Mayor Peter Jay's Speech to Council
"Ladies and Gentlemen,
I want to thank the Council very much for the honour you have done me. I
am very proud to be, for a while, your elected Mayor; and I want to promise I
will try my best to be a good Mayor and to be a Mayor for all Councillors,
whether or not you supported me and to be a Mayor for all of our Woodstock
people. I have only lived here for 14 years and only been on the Council
for 4 years, both of which I realise are very short periods by the standards of
this wonderfully well established Community. So, I ask you, please forgive
my shortcomings and please help me to serve you in the best interests of
Woodstock. I am going to need and to rely on the help of all Councillors,
who between you have so much goodwill for this town and so much each and every
one of you to give to it in all your various different ways.
I want to say a special word to Brian who has made no secret of his feelings
about this election and about me. I can tell him that I know another
Councillor, even closer to home, whose criticisms make his seem very moderate.

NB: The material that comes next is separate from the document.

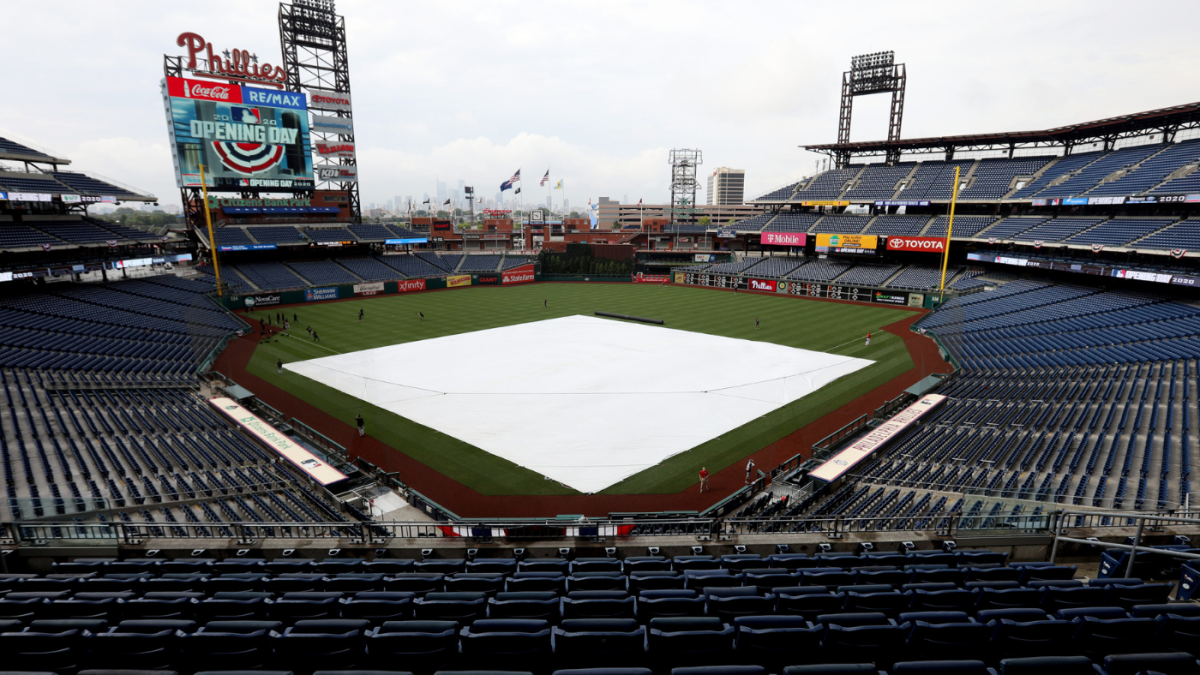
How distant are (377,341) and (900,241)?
53479 millimetres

Brian, please believe me that I understand and respect your dedication to this
town and that I admire and welcome your tireless efforts for it. Of course
we have our disagreements as Councillors often will; but I offer you the hand of
friendship and of co-operation in our shared work for the Council. I hope
you will be willing to share it.
I also want to say to Julian that I know his day will come and that he will
sooner or later be a very good Mayor of Woodstock. I want to ask him for
his continuing, very active, participation in the life of the Council because we
all benefit from his huge experience in Local Government, to say nothing of his
family's long memory of the life and people of this town.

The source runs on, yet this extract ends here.